After a great, but quick, birding trip to northwestern Ecuador, Rafael Cortes and your blogger host were again in Colombia's capital city, Bogota, making our bags in order to start the last part of this epic trip... we were heading to the eastern lowlands, to the llanos and the amazonic region around San José del Guaviare, in the department of Guaviare (and where the road actually ends!). For this part of the trip we were joined by Mauricio Rueda, a friend of Rafael who only counts the birds he photographs... and is very good doing that! We left the busy Bogota city and took the same highway that we used for our first birding trip out of the huge city some weeks before (with Oswaldo). The winding road runs parallel to a rushing river, and I was searching it, trying to find the Fasciated Tiger-Heron that we saw the last time, but no luck on that (photo from that day). However, we saw several others birds from the car, including Cliff Flycatchers, Lesser Swallow-tailed Swifts, Crested Oropendola, Magpie Tanager (near the Monterredondo), and many more.
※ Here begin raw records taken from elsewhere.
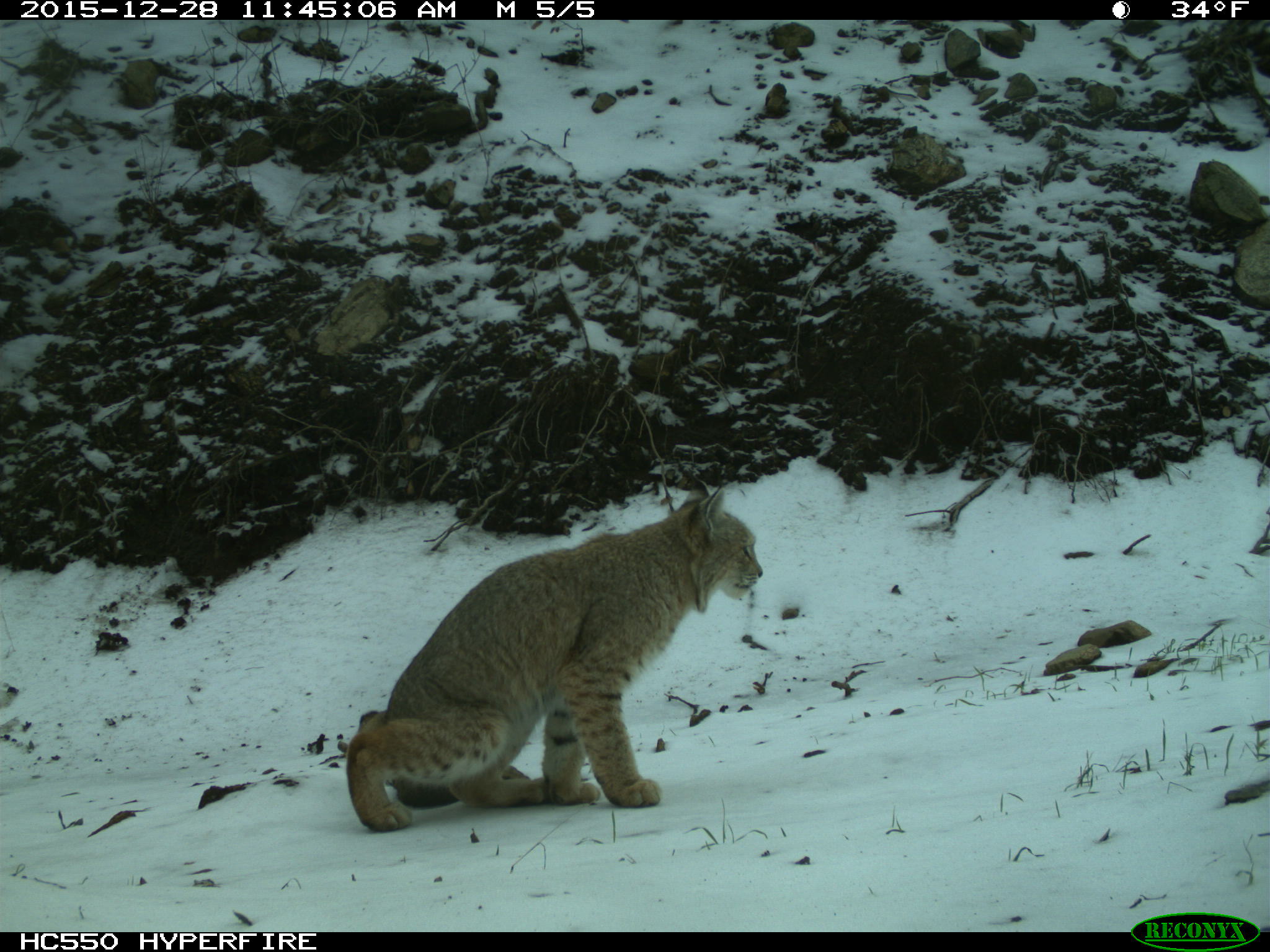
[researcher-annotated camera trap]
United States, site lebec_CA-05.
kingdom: Animalia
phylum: Chordata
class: Mammalia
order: Carnivora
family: Felidae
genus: Lynx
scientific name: Lynx rufus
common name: bobcat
Scarlet Ibis. Mauricio spotted a flock so Rafael stopped the car in order to have better views... it was a spectacular lifer for me, that color is unreal! Compare it with the abundant Bare-faced Ibis in the second photo (also a immature Wattled Jacana in the same frame).
Playa Guio, our home for the next three days. The cabins were in the opposite of the Caño Negro creek, so we left the car and loaded the boat with all the bags and photographic equipment. We started birding immediately... the first birds being hordes of ancient-looking Hoatzines (we were no longer in the Andes anymore!).
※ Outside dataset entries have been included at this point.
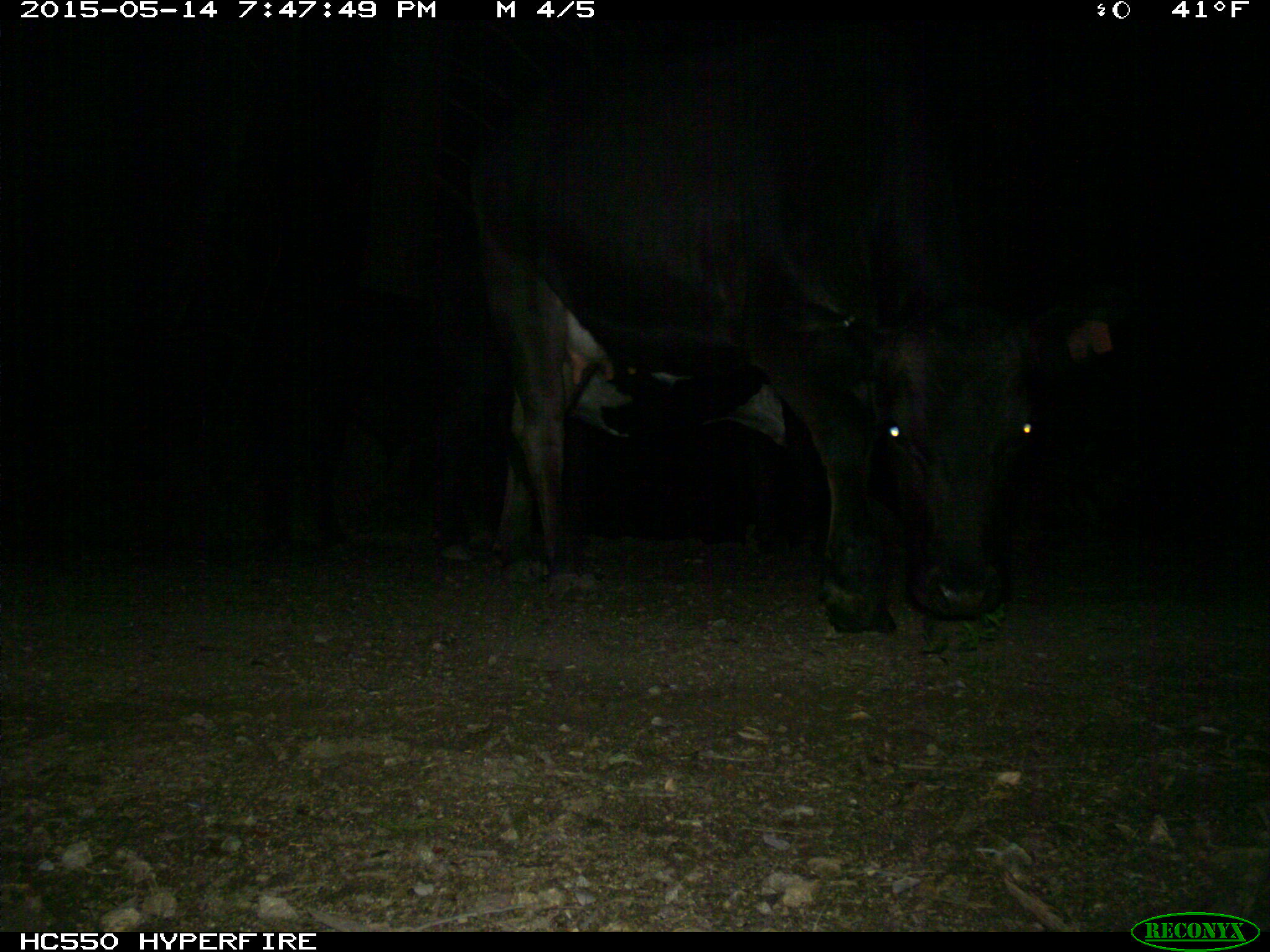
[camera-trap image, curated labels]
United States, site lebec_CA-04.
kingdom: Animalia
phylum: Chordata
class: Mammalia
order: Artiodactyla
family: Bovidae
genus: Bos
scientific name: Bos taurus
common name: domestic cow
Bos taurus (domestic cow).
White-eared Jacamars were flycatching while a gang of noisy Thrush-like Wrens inspected every single branch around the house.
Ruddy Pigeon started to call right in front of us and soon we were having good views of this canopy dweller.
I'm used to the heat... but in Playa Guio, it was suffocating... however, we enjoyed the beauty of the forest and the river. A pair of Scarlet Macaws flew in front of us... they turned out to be semi-pets of the house, but they wander freely in the forest (I'm not including this species in my list, of course).
At our cabin (powered by solar panels), we have a close encounter with a young Rufescent Tiger-Heron that allowed some VERY nice photos! This was our second Tiger-Heron for Colombia.